Exercise details →
Copy out everything in the records below from the line containing "In the group" down to the line containing "which one is nearest", both of those lines included, with nothing changed.
BEGIN Source records
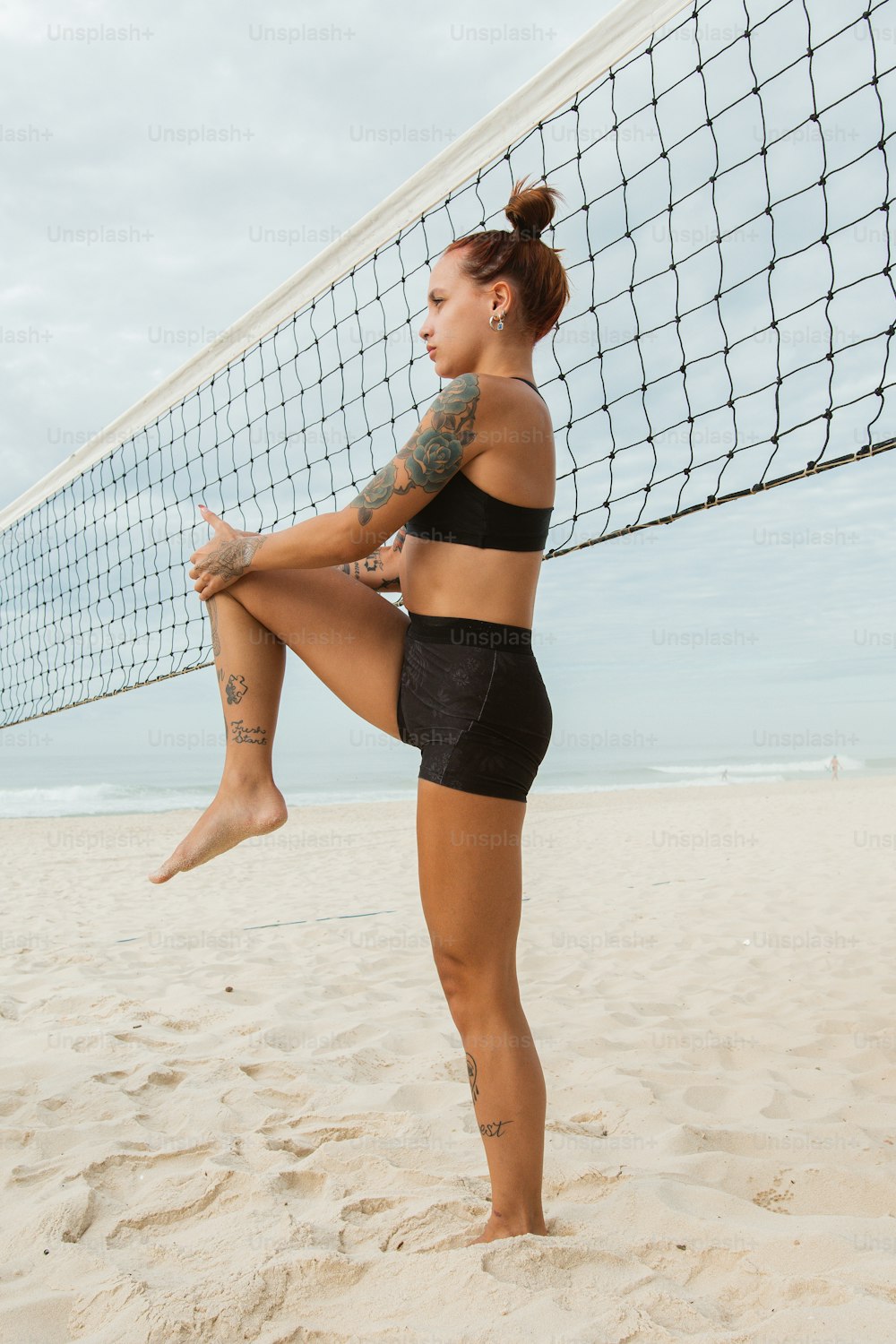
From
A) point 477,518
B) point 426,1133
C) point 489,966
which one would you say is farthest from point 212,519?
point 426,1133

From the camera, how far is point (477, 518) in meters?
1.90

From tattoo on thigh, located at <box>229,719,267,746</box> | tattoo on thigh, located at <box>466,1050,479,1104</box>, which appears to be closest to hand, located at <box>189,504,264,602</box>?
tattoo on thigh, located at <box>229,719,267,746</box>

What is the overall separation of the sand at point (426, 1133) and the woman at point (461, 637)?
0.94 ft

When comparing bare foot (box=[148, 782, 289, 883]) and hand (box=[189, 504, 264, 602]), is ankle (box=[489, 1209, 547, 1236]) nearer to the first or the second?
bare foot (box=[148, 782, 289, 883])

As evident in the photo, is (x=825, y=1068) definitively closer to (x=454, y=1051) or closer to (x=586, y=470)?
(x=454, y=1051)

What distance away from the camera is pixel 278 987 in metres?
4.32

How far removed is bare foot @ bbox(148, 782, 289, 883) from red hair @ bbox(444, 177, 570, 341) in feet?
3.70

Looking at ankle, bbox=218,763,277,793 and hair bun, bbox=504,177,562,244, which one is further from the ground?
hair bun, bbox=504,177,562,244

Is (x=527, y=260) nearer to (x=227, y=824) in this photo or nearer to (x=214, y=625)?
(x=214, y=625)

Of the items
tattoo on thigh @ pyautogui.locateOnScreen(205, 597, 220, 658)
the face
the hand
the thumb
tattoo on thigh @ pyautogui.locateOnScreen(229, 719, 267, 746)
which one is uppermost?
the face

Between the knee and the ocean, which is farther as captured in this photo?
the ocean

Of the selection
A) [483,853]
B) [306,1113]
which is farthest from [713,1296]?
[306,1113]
END Source records
BEGIN Source records
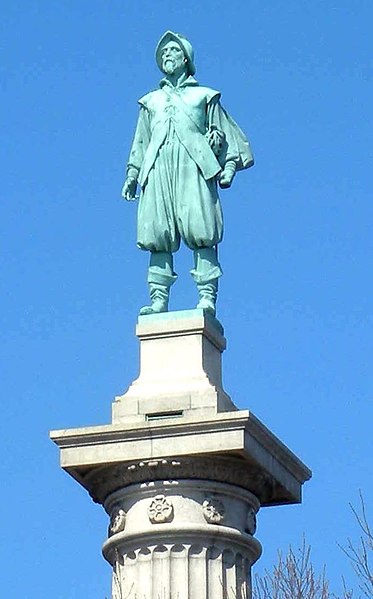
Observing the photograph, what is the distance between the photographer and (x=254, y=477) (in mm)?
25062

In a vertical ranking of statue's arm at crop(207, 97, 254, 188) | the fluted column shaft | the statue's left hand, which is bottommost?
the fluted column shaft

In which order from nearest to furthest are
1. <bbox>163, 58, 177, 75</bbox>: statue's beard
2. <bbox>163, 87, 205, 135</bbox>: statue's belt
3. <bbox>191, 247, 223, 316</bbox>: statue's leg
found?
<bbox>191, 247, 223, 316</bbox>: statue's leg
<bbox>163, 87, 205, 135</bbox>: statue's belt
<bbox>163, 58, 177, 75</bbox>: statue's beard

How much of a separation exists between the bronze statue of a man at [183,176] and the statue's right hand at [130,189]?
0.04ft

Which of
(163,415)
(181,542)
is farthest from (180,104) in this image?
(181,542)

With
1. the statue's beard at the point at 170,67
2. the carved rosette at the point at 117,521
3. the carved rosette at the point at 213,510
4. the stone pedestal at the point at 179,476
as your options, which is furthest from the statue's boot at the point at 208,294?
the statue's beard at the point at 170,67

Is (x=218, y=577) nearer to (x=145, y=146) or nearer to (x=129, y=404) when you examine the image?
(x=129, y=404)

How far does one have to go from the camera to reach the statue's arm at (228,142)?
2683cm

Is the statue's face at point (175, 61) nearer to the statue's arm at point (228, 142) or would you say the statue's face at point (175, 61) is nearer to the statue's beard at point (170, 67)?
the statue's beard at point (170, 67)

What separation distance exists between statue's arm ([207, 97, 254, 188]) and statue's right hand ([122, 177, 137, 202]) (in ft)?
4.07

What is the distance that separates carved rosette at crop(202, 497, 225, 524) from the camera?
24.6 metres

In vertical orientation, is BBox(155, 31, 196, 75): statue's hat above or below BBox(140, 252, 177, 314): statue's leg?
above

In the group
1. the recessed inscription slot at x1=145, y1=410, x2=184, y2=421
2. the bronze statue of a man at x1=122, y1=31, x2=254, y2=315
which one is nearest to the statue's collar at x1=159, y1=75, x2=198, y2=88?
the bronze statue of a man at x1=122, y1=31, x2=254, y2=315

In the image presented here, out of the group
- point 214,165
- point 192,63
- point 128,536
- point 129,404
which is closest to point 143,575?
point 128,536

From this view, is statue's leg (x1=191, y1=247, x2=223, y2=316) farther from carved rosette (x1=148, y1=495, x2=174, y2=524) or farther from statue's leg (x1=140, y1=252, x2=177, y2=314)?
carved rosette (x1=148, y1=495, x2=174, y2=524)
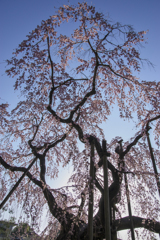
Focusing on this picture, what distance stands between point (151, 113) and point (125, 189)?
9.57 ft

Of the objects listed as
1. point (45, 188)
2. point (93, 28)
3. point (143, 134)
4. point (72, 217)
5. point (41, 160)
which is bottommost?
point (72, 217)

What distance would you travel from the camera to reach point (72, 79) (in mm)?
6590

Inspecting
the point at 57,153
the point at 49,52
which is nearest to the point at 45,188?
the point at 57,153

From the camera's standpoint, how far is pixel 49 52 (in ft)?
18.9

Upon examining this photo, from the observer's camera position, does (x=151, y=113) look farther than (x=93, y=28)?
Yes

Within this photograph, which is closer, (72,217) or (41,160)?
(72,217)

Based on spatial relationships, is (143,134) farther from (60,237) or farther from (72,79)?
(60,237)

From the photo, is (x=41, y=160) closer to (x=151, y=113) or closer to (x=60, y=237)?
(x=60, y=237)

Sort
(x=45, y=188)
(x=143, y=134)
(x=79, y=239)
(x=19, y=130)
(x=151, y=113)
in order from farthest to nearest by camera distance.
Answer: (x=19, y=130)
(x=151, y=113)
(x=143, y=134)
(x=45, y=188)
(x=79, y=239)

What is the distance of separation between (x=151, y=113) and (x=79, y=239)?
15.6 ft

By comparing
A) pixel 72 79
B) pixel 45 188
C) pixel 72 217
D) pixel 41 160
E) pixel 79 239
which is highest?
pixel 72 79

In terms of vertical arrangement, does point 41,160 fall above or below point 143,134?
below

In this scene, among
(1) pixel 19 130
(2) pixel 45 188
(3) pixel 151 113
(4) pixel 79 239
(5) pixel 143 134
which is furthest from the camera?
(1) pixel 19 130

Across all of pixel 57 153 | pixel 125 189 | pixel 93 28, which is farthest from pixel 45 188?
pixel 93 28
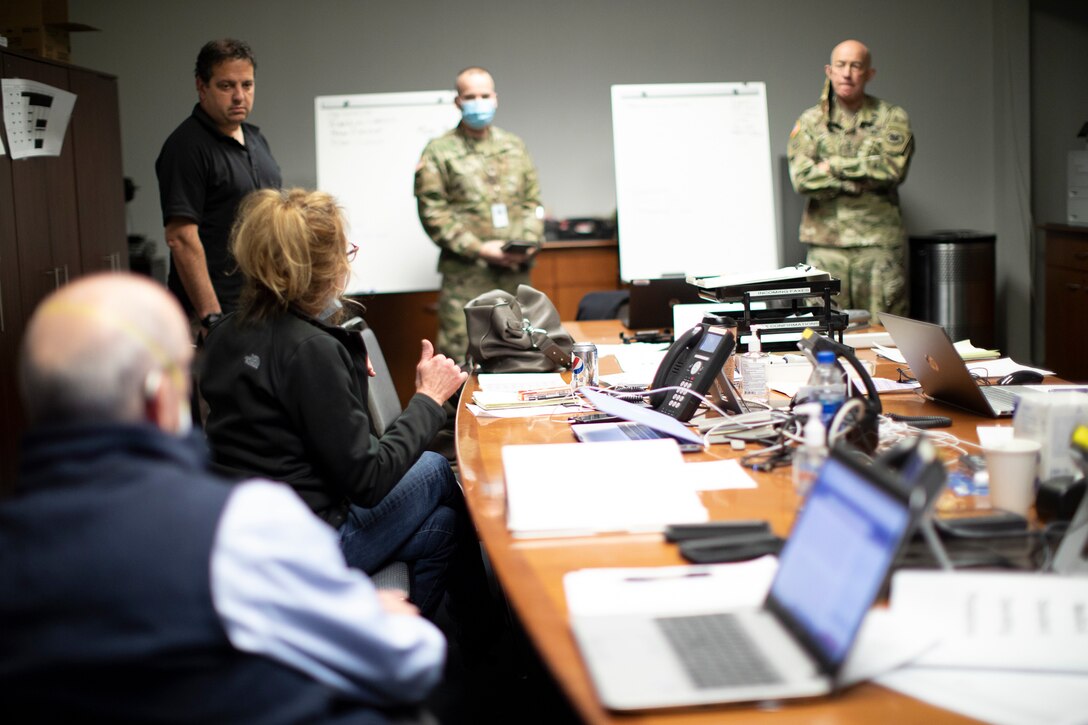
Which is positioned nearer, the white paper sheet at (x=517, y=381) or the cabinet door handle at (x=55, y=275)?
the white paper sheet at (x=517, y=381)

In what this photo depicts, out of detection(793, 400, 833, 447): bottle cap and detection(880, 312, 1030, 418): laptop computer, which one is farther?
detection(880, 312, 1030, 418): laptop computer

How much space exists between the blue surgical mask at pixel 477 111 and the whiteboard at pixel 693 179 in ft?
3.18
END Source records
Answer to the task →
In the group
1. the recessed inscription slot at x1=145, y1=410, x2=184, y2=421
2. the bronze statue of a man at x1=122, y1=31, x2=254, y2=315
which one is nearest to the statue's collar at x1=159, y1=75, x2=198, y2=88?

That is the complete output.